Did you know that around 1 billion people around the world have low levels of vitamin D in their blood?
And did you know that vitamin D is not a vitamin at all?
It’s a prohormone, and prohormones are substances that your body is converted into. And that’s why, unlike vitamins, every cell in your body has a receptor for it. This also means that it needs to be broken down from its original form into a form that your body can use.
This so-called VITAMIN D is important for many functions of your body, especially your skeletal system, as it supports bone growth and promotes muscle health.
Most people in the US consume less than the recommended daily allowance of vitamin D.
Data from a 2013-2016 study (from the National Health and Nutrition Examination Survey) showed that 92% of men, more than 97% of women, and 94% % of all people over a year old, received less than the recommended daily dose of 400 IU of vitamin D in food or drink!
Further analysis of their data from 2015 to 2016 showed that the average daily amount of vitamin D from foods and beverages was only 204 IU in men and 168 IU in women.
Children between the ages of 2 and 19 consumed only 196 IU per day.
These data (2015-2016) also showed that 28% of people aged 2 years and older were taking a vitamin D supplement in the United States.

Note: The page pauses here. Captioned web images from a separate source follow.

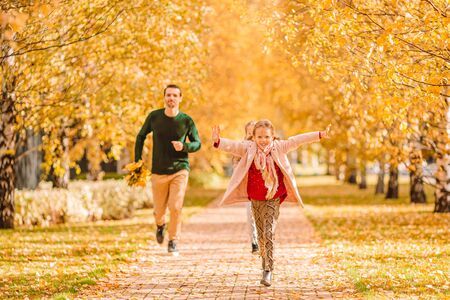 Photo pour Family of dad and kids on beautiful autumn day in the park - image libre de droit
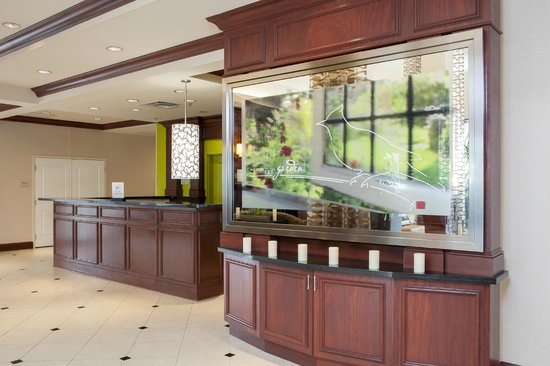 Hilton Garden Inn Indianapolis Airport: Breakfast Bar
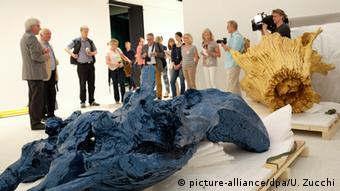 Erste Vorbesichtigung der Grimmwelt Kassel Colored Roots Ai Weiwei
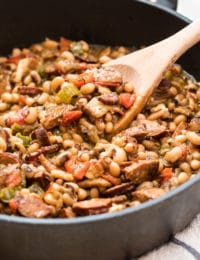 Authentic Hoppin' John Recipe #ASpicyPerspective #peas #rice #blackeyedpeas #southern #newyears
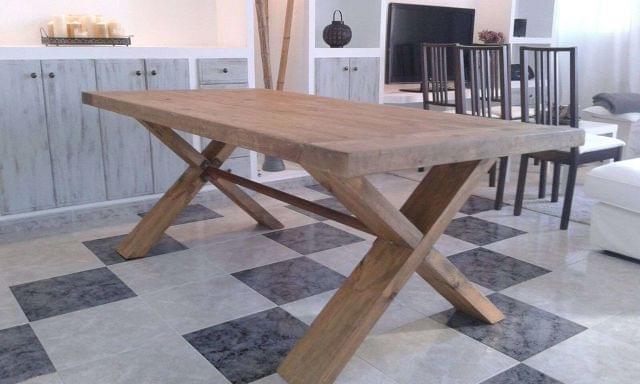 mesa de comedor madera maciza reciclada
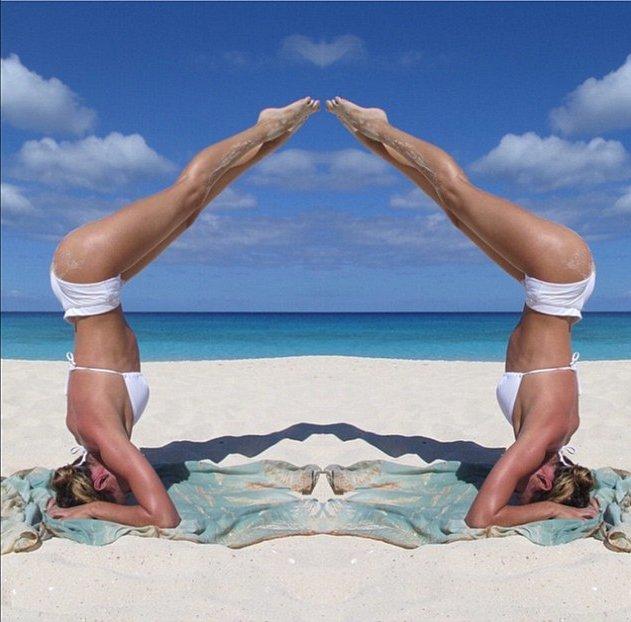 Пляжная йога: Кэндис Свейнпол похвасталась подтянутой фигурой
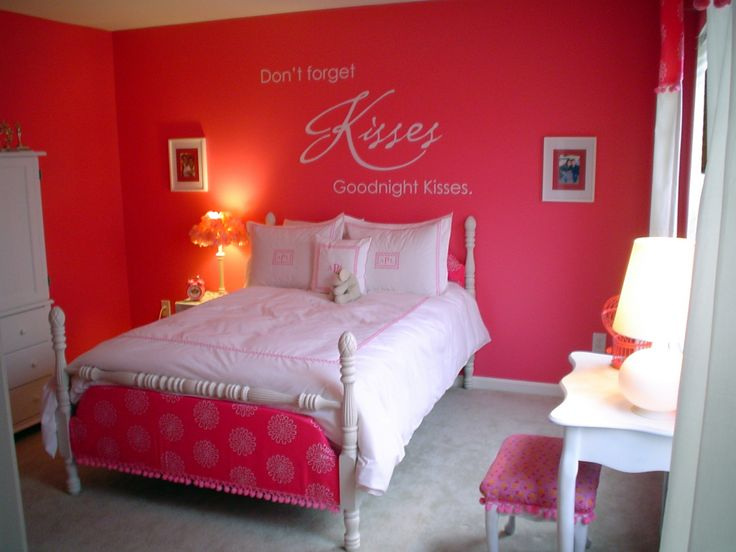 Fuschia pink bedroom accessories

Age groups 2 to 5 took nutritional supplements and 14% of children aged 6 to 11 took a vitamin D. These rates increased with age, 10% of 12 to 19 year olds took vitamin D supplements, 49 % of men and 59% of women over 60 years of age took a preparation.
Finally, studies showed that vitamin D levels rose dramatically (more than three times higher) when people ate healthily.
The nutritional guidelines for Americans describe a healthy diet as one in which:
- A variety of vegetables, fruits, whole grains, low-fat or low-fat milk, or dairy products and oils.
- Milk, some ready-to-eat muesli, some kinds of margarine and yogurt, and some orange juice can be fortified with vitamin D.
- Of course, cheese already contains small amounts of this vitamin.
- A variety of protein foods are eaten, including seafood, lean meat and poultry, eggs, legumes (beans and peas), nuts, seeds, and soy products. ,
- Tuna, and mackerel are very good sources of vitamin D.
- Beef liver and egg yolks contain small amounts of vitamin D.
- Saturated and trans fats are limited, added sugars and sodium are limited.
Regardless of whether you are lacking in vitamin D, the first (and best) thing to do is make sure that your diet is rich in sources of vitamin D. Plus, you should also get more sunlight! r
If your doctor suggests a supplement, you can easily find the right amount without a prescription, or you can get a prescription for a supplement once or twice a week. In other words, correcting a vitamin D deficiency is relatively easy if you make an effort for your health.